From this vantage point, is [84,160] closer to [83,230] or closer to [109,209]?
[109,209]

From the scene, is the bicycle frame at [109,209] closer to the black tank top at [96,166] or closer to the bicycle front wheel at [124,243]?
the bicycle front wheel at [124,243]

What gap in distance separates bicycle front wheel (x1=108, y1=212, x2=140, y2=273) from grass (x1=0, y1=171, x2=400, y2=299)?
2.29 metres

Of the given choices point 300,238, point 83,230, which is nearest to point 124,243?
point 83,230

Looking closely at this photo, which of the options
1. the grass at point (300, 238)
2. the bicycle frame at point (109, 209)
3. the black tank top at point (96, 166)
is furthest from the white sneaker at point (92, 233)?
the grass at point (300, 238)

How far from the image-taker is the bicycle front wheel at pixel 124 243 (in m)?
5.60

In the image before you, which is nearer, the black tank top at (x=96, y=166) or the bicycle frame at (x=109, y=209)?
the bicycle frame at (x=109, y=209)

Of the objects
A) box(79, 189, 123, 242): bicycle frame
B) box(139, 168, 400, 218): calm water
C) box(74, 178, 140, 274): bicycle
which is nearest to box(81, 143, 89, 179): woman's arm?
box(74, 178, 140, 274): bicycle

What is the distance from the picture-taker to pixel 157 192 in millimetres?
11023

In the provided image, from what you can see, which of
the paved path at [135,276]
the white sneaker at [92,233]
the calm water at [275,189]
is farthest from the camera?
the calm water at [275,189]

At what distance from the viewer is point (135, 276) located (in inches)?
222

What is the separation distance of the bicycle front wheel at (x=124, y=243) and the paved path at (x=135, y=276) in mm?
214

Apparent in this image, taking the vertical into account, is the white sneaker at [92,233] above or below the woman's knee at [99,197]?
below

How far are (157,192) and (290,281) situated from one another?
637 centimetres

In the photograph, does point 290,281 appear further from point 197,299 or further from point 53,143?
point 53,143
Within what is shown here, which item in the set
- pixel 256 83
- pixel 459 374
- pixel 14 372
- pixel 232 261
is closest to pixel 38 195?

=-=-=-=-=

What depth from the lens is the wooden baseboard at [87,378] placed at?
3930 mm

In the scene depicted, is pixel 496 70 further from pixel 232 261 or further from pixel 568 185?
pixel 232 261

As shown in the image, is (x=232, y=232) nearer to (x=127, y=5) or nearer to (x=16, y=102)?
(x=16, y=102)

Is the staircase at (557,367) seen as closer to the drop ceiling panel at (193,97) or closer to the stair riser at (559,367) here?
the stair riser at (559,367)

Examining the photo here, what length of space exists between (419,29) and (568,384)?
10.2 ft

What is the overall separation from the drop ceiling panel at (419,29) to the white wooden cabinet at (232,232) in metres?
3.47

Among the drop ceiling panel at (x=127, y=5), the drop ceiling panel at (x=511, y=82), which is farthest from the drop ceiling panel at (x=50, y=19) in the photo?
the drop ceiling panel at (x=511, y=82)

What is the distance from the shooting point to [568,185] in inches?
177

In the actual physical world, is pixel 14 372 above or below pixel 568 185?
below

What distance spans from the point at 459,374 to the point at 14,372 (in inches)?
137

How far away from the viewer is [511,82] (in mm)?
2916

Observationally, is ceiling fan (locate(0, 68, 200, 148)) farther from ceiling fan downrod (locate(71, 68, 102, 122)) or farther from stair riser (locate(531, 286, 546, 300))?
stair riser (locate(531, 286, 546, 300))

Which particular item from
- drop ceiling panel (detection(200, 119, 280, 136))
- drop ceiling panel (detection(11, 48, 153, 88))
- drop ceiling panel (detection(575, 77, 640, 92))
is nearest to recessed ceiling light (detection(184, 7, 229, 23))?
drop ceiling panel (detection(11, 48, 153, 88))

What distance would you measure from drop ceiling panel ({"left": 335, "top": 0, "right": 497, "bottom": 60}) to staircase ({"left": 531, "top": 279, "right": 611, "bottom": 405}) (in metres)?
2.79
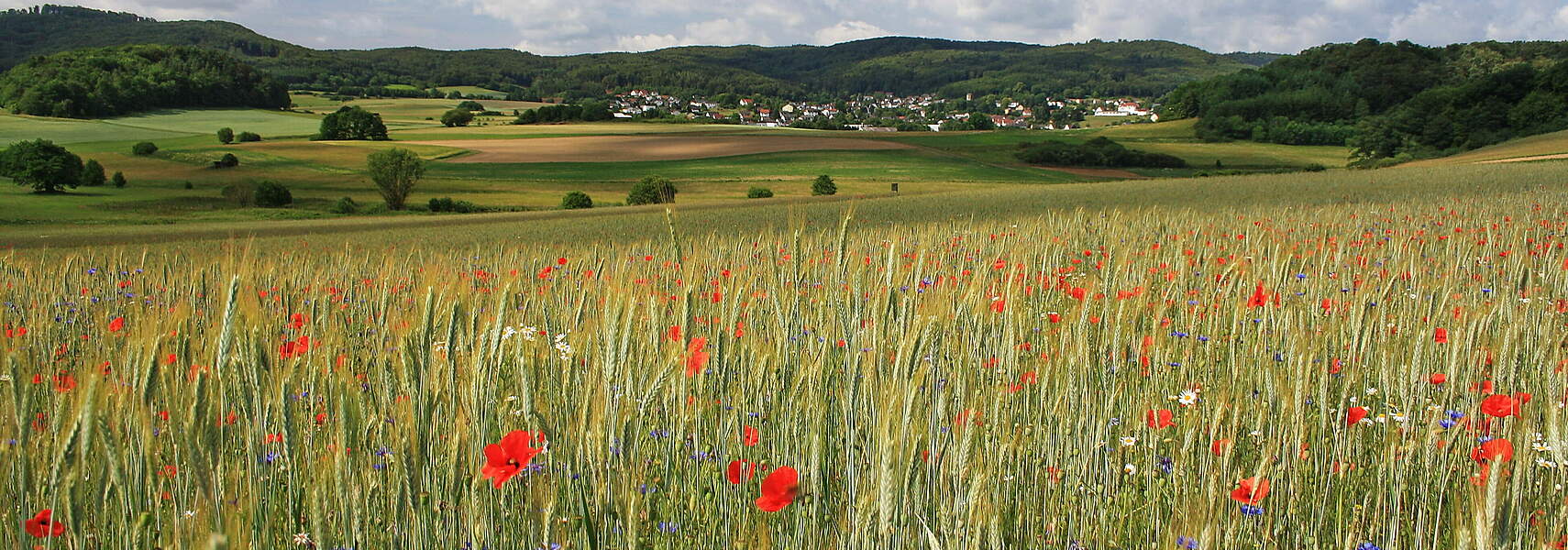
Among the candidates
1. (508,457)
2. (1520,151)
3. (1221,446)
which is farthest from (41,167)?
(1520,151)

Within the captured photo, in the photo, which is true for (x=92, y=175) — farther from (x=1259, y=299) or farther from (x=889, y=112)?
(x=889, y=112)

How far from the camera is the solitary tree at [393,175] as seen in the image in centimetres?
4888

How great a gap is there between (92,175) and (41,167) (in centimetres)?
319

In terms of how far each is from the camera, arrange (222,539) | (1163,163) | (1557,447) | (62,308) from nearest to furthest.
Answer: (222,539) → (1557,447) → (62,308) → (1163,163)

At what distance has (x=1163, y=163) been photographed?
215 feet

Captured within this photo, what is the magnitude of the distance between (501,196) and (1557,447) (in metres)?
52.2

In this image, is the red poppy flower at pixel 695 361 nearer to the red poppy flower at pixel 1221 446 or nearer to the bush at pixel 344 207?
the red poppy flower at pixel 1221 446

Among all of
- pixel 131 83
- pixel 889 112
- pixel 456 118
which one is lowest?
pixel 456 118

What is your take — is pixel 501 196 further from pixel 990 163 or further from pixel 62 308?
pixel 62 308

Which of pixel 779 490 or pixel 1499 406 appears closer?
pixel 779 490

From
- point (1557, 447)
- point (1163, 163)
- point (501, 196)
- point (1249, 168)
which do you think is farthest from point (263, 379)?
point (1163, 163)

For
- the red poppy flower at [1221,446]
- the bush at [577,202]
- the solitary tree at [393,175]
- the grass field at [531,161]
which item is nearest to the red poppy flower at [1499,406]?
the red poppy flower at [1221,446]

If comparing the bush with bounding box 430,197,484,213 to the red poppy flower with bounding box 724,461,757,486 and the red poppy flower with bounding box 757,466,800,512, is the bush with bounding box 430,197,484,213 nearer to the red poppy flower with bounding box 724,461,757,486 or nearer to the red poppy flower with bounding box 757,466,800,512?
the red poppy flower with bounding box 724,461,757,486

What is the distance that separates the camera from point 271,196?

=-=-=-=-=

Give back, unchanged, the part of the listing between the line containing "At what distance has" and the line containing "What is the distance that", inclusive.

At what distance has (x=1163, y=163) been photographed?
215 feet

Captured within this photo, what is the magnitude of the distance between (501,196) and (1557,447) (in metres)?
52.2

In this image, is the red poppy flower at pixel 695 361 nearer to the red poppy flower at pixel 1221 446 or nearer to the bush at pixel 344 207?
the red poppy flower at pixel 1221 446

Among all of
- pixel 131 83
- pixel 889 112
- pixel 456 118
which one is lowest?
pixel 456 118

What is your take — is pixel 501 196 further from pixel 990 163 or further from pixel 62 308?
pixel 62 308

Which of pixel 779 490 or pixel 1499 406 appears closer?
pixel 779 490

From
- point (1557, 447)
- point (1163, 163)
- point (501, 196)
- point (1249, 168)
which do you think is farthest from point (263, 379)?
point (1163, 163)

For
- the red poppy flower at [1221,446]
- the bush at [577,202]
- the solitary tree at [393,175]
- the grass field at [531,161]
which item is nearest to the red poppy flower at [1499,406]?
the red poppy flower at [1221,446]

If comparing the bush with bounding box 430,197,484,213 to the red poppy flower with bounding box 724,461,757,486 and the red poppy flower with bounding box 757,466,800,512, is the bush with bounding box 430,197,484,213 nearer to the red poppy flower with bounding box 724,461,757,486 or nearer to the red poppy flower with bounding box 757,466,800,512?
the red poppy flower with bounding box 724,461,757,486

What is the distance that separates the camera from point 271,196?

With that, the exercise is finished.